- **Textauszug**:
──────
Am Mittwoch, am 19. Verhandlungstag, hielt Strafverteidiger Cordes den Zeitpunkt für gekommen, das Thema „Haftverschonung“ erneut anzusprechen: „Mein Mandant hat hier im Verfahren vorbehaltlos zur Sachaufklärung beigetragen“, brachte er vor und bot an, die Kaution, die für den jüngeren Bruder aufgebracht worden ist, „umzuschichten, um den Fluchtanreiz weiter zu mindern“.
──────
- **Übungsaufgaben**:
A: An welchem Verhandlungstag brachte Strafverteidiger Cordes laut dem Textauszug das Thema „Haftverschonung“ erneut zur Sprache?
B: Trage aus den Datensätzen jede Zeile zusammen, in der das Wort „bottom“ vorkommt. Achte dabei auf Groß- und Kleinschreibung.

- **Eingabedaten**:
──────
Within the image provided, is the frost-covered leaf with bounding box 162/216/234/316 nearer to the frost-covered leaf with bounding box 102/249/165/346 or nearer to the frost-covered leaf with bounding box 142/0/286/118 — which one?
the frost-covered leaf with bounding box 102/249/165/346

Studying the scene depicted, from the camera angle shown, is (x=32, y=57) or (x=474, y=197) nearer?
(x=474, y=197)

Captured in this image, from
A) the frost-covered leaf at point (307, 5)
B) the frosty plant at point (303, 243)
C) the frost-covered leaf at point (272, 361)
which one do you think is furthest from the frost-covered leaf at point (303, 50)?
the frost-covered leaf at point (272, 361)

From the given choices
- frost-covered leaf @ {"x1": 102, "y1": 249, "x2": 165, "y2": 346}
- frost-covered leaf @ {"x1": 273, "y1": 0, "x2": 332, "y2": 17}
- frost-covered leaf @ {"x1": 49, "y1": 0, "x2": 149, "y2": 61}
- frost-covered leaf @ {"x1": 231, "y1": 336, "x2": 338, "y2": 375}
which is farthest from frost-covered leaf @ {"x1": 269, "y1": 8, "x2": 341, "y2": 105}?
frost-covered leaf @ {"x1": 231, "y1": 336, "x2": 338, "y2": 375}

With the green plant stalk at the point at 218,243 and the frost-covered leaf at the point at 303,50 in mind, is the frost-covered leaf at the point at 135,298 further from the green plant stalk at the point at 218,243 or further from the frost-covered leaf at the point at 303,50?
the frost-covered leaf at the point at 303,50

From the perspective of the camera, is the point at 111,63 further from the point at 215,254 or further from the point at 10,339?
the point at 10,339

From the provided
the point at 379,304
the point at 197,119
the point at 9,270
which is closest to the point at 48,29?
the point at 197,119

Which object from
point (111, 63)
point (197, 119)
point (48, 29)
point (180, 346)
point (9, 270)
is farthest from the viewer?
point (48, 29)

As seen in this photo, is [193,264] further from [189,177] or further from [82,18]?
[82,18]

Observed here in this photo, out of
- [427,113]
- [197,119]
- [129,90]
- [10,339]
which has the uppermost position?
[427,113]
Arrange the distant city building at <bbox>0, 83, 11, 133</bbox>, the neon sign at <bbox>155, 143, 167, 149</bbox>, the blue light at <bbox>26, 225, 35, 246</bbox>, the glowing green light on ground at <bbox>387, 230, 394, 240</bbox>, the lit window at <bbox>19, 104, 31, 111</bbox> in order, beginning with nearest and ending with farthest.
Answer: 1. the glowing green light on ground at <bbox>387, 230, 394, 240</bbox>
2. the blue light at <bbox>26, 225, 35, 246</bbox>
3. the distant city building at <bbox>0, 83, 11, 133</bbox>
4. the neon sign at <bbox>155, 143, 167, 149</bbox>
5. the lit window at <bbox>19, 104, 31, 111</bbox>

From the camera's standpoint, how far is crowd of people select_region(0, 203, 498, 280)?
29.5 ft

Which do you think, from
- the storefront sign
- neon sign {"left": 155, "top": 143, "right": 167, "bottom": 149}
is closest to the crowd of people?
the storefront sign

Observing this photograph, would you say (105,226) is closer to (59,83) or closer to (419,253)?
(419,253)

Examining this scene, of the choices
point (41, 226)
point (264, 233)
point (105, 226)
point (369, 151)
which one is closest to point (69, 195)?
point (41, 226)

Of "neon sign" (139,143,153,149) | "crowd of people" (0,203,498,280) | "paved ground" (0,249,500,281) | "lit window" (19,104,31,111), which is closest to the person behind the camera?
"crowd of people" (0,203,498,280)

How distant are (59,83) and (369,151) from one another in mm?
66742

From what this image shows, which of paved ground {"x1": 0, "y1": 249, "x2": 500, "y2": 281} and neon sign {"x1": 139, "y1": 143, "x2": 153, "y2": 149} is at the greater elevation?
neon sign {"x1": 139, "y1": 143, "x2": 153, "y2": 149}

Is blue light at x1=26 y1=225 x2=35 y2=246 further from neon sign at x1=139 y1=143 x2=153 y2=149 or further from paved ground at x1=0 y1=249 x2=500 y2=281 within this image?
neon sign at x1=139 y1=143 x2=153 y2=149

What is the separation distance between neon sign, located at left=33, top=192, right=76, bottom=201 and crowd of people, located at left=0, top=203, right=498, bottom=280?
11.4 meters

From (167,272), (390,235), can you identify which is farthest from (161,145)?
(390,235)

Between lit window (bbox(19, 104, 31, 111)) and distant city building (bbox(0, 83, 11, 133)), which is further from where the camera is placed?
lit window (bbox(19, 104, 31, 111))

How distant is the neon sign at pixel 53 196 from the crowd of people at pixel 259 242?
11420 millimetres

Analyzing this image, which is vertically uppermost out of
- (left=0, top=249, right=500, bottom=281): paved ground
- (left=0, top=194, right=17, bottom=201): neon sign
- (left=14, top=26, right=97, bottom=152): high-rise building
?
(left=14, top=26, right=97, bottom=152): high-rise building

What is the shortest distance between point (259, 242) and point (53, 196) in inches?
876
──────
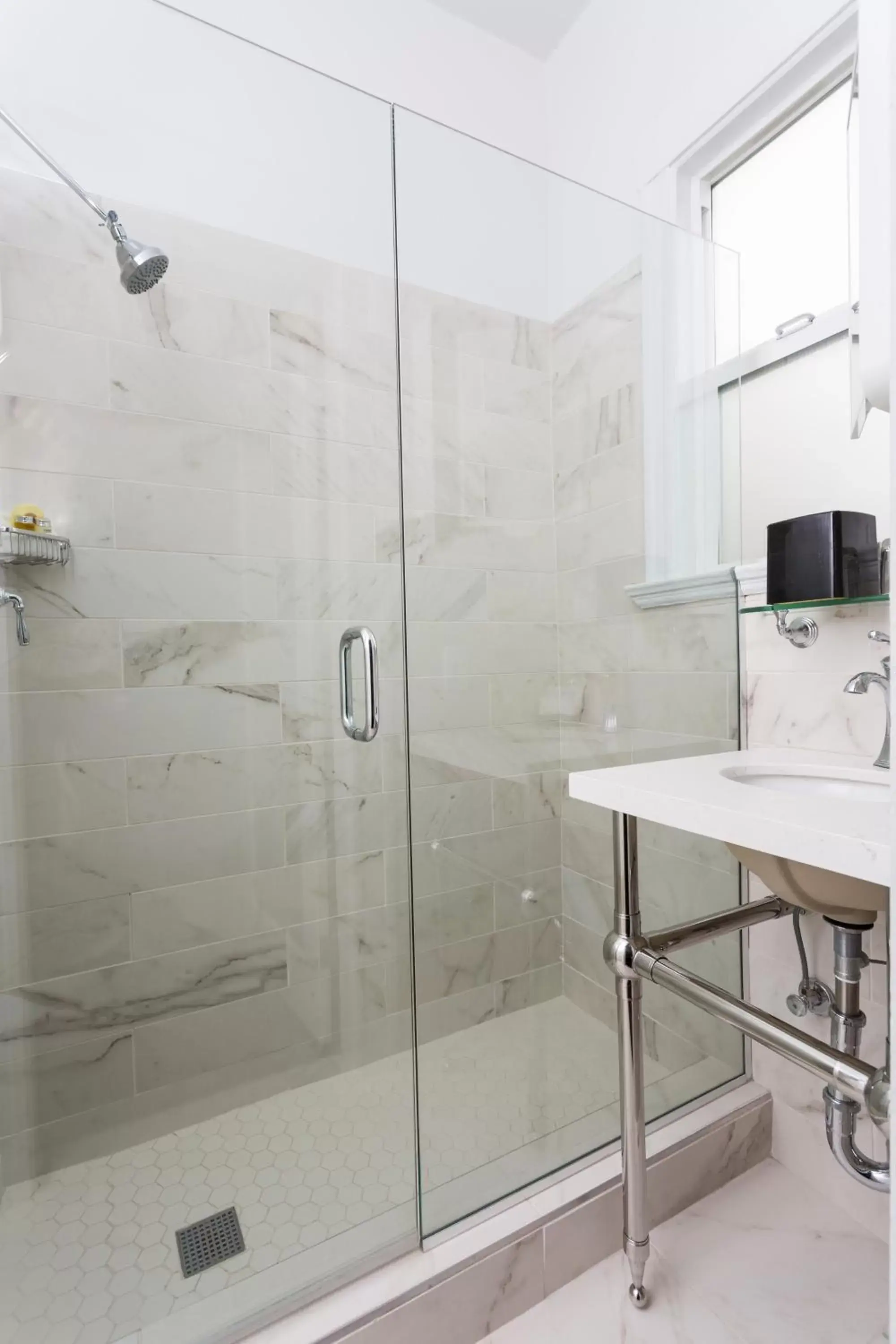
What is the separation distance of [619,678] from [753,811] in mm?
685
──────
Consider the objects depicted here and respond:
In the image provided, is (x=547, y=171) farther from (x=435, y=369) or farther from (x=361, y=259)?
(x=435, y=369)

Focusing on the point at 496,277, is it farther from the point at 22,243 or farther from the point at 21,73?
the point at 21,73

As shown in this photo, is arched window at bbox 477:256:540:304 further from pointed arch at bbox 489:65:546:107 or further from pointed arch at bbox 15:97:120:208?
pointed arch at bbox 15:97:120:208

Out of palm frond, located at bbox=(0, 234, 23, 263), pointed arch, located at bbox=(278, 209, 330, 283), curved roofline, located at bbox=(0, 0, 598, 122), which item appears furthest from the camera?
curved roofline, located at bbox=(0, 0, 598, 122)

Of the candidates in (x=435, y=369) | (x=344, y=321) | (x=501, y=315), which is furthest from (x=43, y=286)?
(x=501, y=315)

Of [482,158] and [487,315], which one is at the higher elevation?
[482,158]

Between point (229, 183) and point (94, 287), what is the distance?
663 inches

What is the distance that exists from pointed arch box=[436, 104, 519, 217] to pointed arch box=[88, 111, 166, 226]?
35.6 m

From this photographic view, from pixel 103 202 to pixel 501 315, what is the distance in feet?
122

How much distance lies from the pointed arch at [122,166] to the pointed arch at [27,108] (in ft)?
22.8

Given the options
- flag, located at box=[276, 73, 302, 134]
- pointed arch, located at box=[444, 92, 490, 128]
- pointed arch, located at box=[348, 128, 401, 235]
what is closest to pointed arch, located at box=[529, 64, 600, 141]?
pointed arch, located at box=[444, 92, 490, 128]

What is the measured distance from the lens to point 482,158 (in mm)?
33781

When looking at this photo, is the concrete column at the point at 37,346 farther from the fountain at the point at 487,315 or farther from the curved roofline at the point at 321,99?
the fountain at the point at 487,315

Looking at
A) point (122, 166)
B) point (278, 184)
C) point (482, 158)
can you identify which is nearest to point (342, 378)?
──────
- **Lösungen**:
A: Am 19. Verhandlungstag, einem Mittwoch.

B:
- neon sign {"left": 155, "top": 143, "right": 167, "bottom": 149}
What is the separation distance between neon sign, located at left=33, top=192, right=76, bottom=201 and crowd of people, located at left=0, top=203, right=498, bottom=280?
- (left=0, top=249, right=500, bottom=281): paved ground
- (left=0, top=194, right=17, bottom=201): neon sign
- (left=14, top=26, right=97, bottom=152): high-rise building
(left=14, top=26, right=97, bottom=152): high-rise building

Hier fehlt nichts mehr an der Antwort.